PHOENIX — A year ago, the NFL was making a strong push for the Buffalo Bills to build a new stadium.
The league's position appears to have softened greatly since then.
According to a high-ranking NFL source, the league now believes that Bills owners Terry and Kim Pegula are doing the right thing by taking their time before committing to a move from New Era Field. Although the Bills and the NFL would contribute to the cost of building a new stadium, public money would also be involved.
"They want the team to have some success before asking for things," the source told The Buffalo News Monday during the NFL's annual meeting at the Arizona Biltmore.
The Bills have missed the playoffs for the past 17 seasons.
The source also said the Pegulas told the league they're still early in the process of establishing themselves as owners of the Bills and understanding the dynamics of the franchise's relationship with the community. They bought the team from the trust of the late Ralph Wilson in October 2014.
"That's smart," the source said.
The News has requested a conversation with the owners this week.
Last year, Commissioner Roger Goodell, executives at the league office, and owners of other NFL teams said they believed the Bills had an urgent need for a new stadium. They considered it vital to the club's ability to compete in a climate where other teams are able to realize the financial benefits of having newer facilities.

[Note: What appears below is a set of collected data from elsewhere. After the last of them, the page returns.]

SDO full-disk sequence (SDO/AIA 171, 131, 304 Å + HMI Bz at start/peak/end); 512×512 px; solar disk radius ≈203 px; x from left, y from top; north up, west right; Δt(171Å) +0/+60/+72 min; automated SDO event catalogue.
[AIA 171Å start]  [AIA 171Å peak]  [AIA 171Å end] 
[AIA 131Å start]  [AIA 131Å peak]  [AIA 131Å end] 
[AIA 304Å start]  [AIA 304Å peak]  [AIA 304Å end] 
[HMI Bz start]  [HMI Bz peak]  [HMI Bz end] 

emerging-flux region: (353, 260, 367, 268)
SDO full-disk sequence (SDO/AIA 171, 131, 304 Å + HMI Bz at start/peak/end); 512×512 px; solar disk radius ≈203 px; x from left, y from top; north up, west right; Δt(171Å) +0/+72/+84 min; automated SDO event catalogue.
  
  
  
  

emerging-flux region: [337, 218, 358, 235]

One source went as far as to describe New Era Field as one of the “three worst stadiums in the league,” along with those in Oakland and San Diego.
On Monday, NFL owners approved, by a vote of 31-1, the Raiders' move to Las Vegas, where they eventually will play in a new stadium. The San Diego Chargers have moved to Los Angeles and will eventually share a new, state-of-the-art stadium with the Rams, who moved from St. Louis back to L.A. before the 2016 season.
One of the natural questions emanating from NFL owners voting their approval Monday of the Raiders' move from Oakland to Las Vegas is whether it sends any sort of message to another team, such as the Buffalo Bills, with an outdated stadium.
The league's and the Raiders' inability to work out an agreement with the City of Oakland to build a satisfactory replacement for the Oakland-Alameda County Coliseum was at the heart of the team finding a better deal in a new location.
However, shortly after the announcement of the Raiders' move, NFL executive vice president Eric Grubman said that there was no reason for Bills fans to read anything into its overwhelming approval as it pertains to their team's long-term future in Western New York.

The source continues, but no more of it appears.